SUPPLIED INFORMATION =>

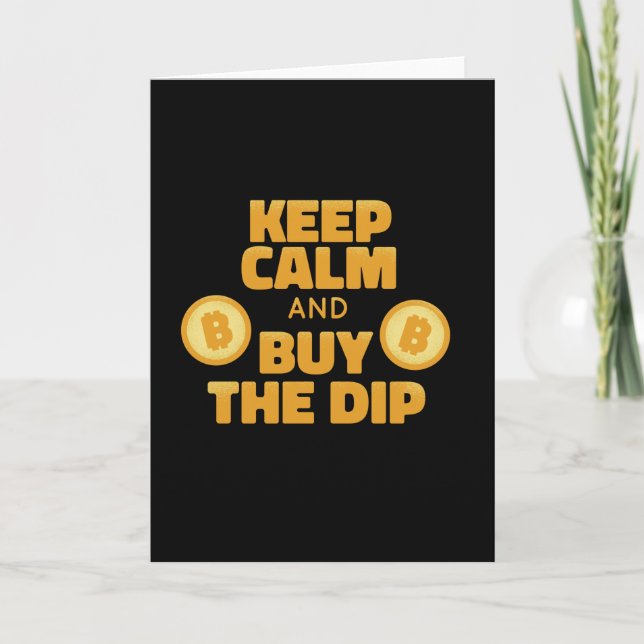 Keep Calm And Buy The Dip Bitcoin Crypto Karte (Vorderseite)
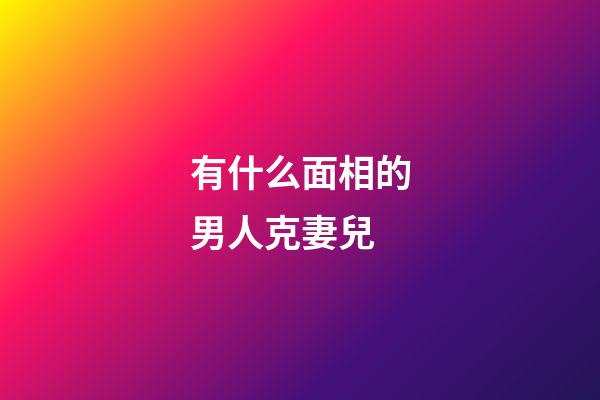 有什么面相的男人克妻兒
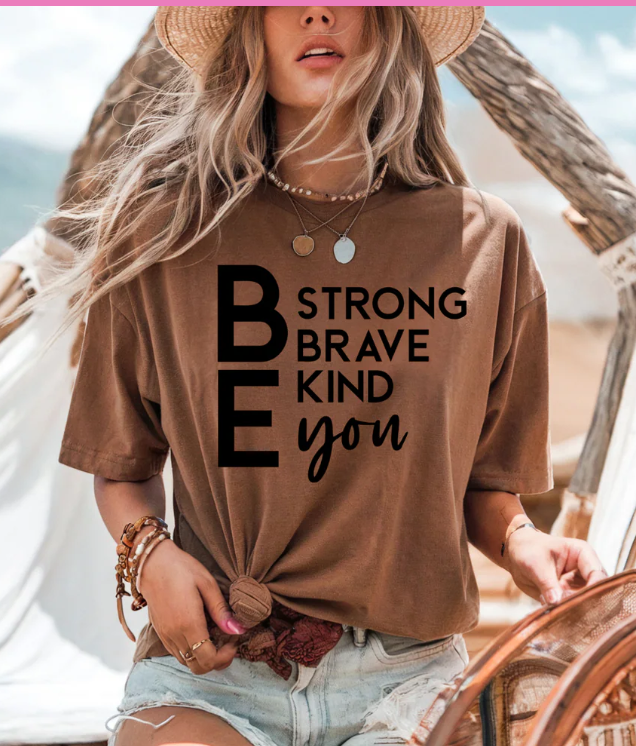 Be Strong Be Brave Be Kind Be YOU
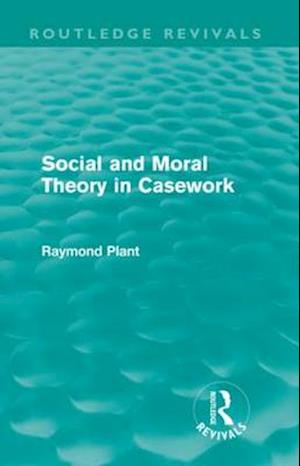 Social and Moral Theory in Casework (Routledge Revivals)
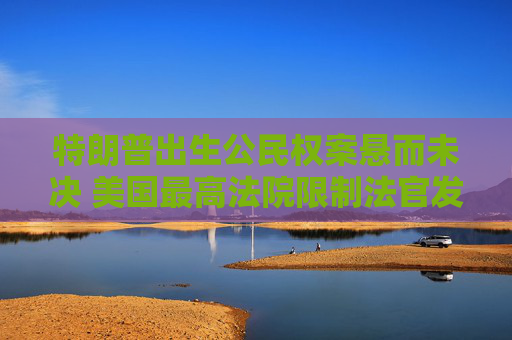 特朗普出生公民权案悬而未决 美国最高法院限制法官发布全国禁制令
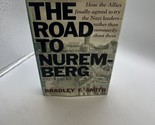 The Road to Nuremberg by Bradley Smith (1981, Hardcover) DJ Vintage - £12.63 GBP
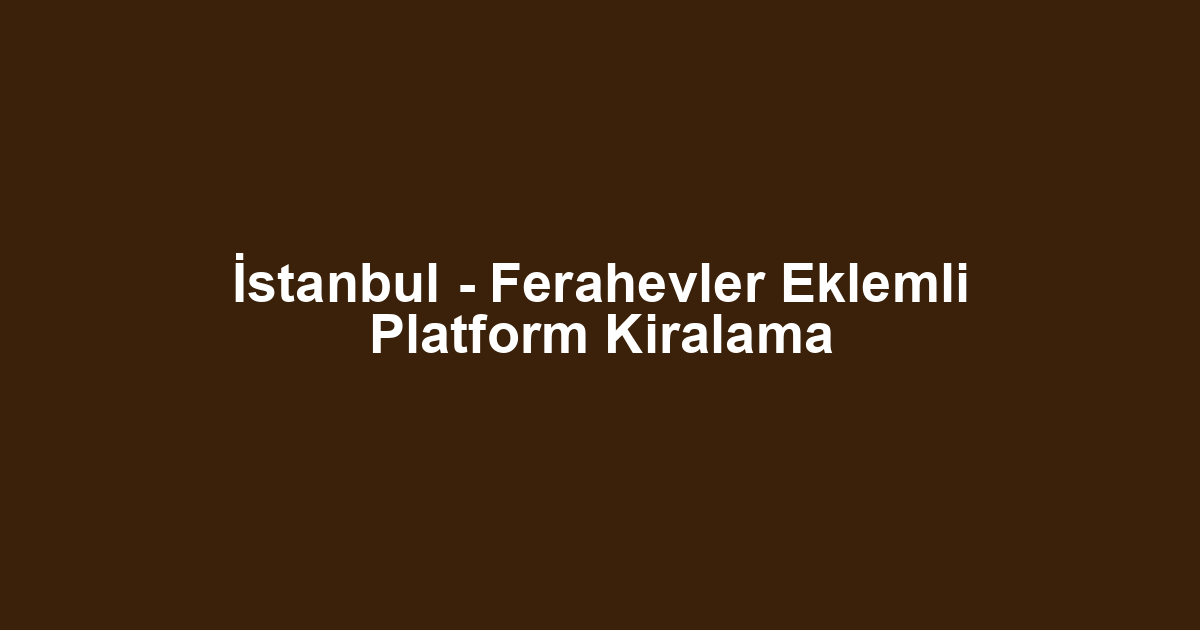 İstanbul - Ferahevler Eklemli Platform Kiralama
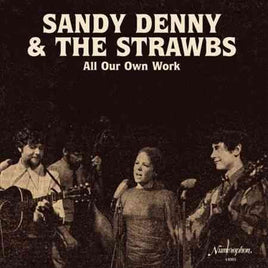 Sandy Denny / The Strawbs ALL OUR OWN WORK - Vinyl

PROBLEM DESCRIPTION =>
Could every entry above be printed again exactly, images excluded?

ANSWER BOX =>
 Keep Calm And Buy The Dip Bitcoin Crypto Karte (Vorderseite)
 有什么面相的男人克妻兒
 Be Strong Be Brave Be Kind Be YOU
 Social and Moral Theory in Casework (Routledge Revivals)
 特朗普出生公民权案悬而未决 美国最高法院限制法官发布全国禁制令
 The Road to Nuremberg by Bradley Smith (1981, Hardcover) DJ Vintage - £12.63 GBP
 İstanbul - Ferahevler Eklemli Platform Kiralama
 Sandy Denny / The Strawbs ALL OUR OWN WORK - Vinyl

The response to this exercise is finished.